Dataset entries:
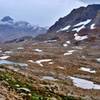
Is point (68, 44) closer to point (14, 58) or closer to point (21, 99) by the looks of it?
point (14, 58)

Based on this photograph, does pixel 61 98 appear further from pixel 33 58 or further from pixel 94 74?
pixel 33 58

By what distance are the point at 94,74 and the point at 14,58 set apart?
40.2 m

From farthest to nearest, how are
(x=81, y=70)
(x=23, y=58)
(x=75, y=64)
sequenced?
(x=23, y=58), (x=75, y=64), (x=81, y=70)

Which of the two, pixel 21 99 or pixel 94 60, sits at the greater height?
pixel 21 99

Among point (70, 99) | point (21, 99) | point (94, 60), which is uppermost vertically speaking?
point (21, 99)

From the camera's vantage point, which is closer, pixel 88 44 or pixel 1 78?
pixel 1 78

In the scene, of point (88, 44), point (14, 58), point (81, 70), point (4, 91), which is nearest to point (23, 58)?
point (14, 58)

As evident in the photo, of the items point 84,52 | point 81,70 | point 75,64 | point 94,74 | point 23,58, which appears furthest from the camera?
point 84,52

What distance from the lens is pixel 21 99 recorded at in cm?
2386

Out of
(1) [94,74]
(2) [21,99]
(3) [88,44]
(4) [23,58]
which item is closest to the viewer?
(2) [21,99]

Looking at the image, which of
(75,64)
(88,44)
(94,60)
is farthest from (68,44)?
(75,64)

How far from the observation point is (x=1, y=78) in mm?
29984

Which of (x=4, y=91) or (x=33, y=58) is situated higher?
(x=4, y=91)

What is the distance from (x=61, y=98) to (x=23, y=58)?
91092 millimetres
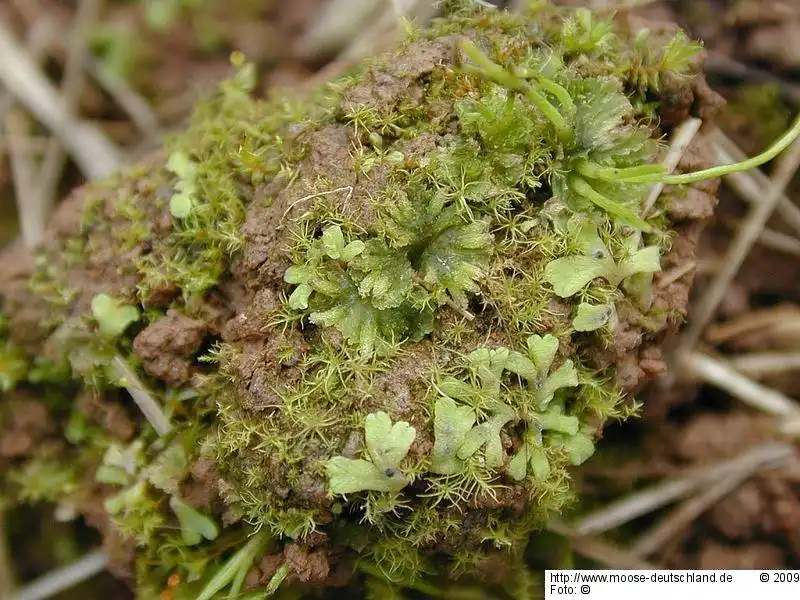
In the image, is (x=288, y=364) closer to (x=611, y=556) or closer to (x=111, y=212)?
(x=111, y=212)

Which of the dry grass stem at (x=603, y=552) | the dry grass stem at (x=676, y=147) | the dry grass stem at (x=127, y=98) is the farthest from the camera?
the dry grass stem at (x=127, y=98)

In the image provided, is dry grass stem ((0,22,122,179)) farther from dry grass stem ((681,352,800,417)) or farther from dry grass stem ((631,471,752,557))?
dry grass stem ((631,471,752,557))

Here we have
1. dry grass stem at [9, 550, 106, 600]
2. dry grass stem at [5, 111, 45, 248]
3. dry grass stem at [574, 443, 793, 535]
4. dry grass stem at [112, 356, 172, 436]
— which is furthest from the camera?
dry grass stem at [5, 111, 45, 248]

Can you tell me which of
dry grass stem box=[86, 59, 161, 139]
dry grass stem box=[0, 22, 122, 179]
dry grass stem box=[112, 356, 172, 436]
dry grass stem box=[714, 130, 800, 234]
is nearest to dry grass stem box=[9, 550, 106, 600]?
dry grass stem box=[112, 356, 172, 436]

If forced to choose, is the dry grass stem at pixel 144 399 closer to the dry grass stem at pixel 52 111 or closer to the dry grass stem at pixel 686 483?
the dry grass stem at pixel 52 111

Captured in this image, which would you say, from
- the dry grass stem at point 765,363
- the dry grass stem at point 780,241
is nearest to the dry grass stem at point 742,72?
the dry grass stem at point 780,241

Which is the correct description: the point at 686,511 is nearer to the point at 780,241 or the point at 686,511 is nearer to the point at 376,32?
the point at 780,241
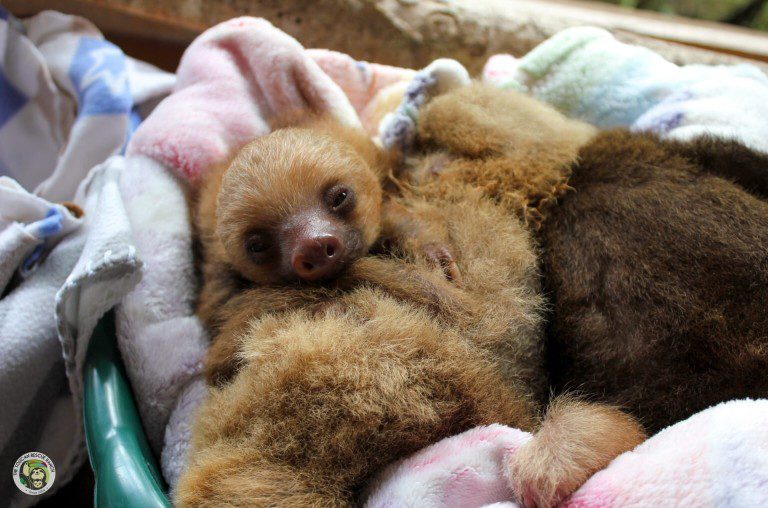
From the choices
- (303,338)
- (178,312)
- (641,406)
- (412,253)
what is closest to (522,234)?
(412,253)

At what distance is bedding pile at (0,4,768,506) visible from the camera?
29.6 inches

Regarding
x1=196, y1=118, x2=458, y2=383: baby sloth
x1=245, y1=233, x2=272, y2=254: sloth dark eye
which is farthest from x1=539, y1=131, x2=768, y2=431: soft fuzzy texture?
x1=245, y1=233, x2=272, y2=254: sloth dark eye

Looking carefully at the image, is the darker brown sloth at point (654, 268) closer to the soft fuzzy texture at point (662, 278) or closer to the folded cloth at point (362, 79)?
the soft fuzzy texture at point (662, 278)

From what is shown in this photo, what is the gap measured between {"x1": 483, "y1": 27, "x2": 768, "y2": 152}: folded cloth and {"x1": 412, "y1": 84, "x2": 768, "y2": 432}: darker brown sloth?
163mm

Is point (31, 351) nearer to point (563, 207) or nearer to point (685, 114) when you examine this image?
point (563, 207)

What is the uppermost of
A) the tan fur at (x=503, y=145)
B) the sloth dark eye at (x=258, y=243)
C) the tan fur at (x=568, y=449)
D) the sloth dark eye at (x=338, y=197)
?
the tan fur at (x=503, y=145)

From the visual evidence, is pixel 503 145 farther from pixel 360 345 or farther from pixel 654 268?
pixel 360 345

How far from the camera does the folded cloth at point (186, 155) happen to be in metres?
1.15

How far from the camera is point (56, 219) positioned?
132cm

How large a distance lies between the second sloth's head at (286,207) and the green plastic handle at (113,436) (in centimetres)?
30

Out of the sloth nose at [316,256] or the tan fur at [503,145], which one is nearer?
the sloth nose at [316,256]

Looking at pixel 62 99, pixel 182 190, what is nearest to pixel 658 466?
pixel 182 190

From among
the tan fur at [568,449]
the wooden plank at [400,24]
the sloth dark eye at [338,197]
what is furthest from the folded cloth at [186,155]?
the tan fur at [568,449]

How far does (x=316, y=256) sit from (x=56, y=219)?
2.25 feet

Exercise directions: Copy out, word for word, the lines running from the one containing "Is point (31, 351)" through the last line, both ends included.

The output:
Is point (31, 351) nearer to point (563, 207) or nearer to point (685, 114) when you examine this image?
point (563, 207)

What is the uppermost of
A) the tan fur at (x=503, y=145)
B) the sloth dark eye at (x=258, y=243)
C) the tan fur at (x=568, y=449)
D) the sloth dark eye at (x=338, y=197)
?
the tan fur at (x=503, y=145)

From the visual evidence, is pixel 503 145 farther from pixel 360 345 or farther from pixel 654 268?
pixel 360 345

How far from the camera does the folded cloth at point (186, 155) happen to be in metres?
1.15

How far from the camera is point (56, 219) positioned?
132cm

How large a distance lies between the second sloth's head at (286,207) and the green plastic handle at (113,436) (in centimetres)?
30

Out of the sloth nose at [316,256] or the tan fur at [503,145], which one is nearer?
the sloth nose at [316,256]

Looking at pixel 62 99, pixel 182 190, what is nearest to pixel 658 466?
pixel 182 190

From among
the tan fur at [568,449]
the wooden plank at [400,24]
the sloth dark eye at [338,197]
what is furthest from the folded cloth at [186,155]?
the tan fur at [568,449]

How far does (x=316, y=256) sit from (x=56, y=219)?
2.25 feet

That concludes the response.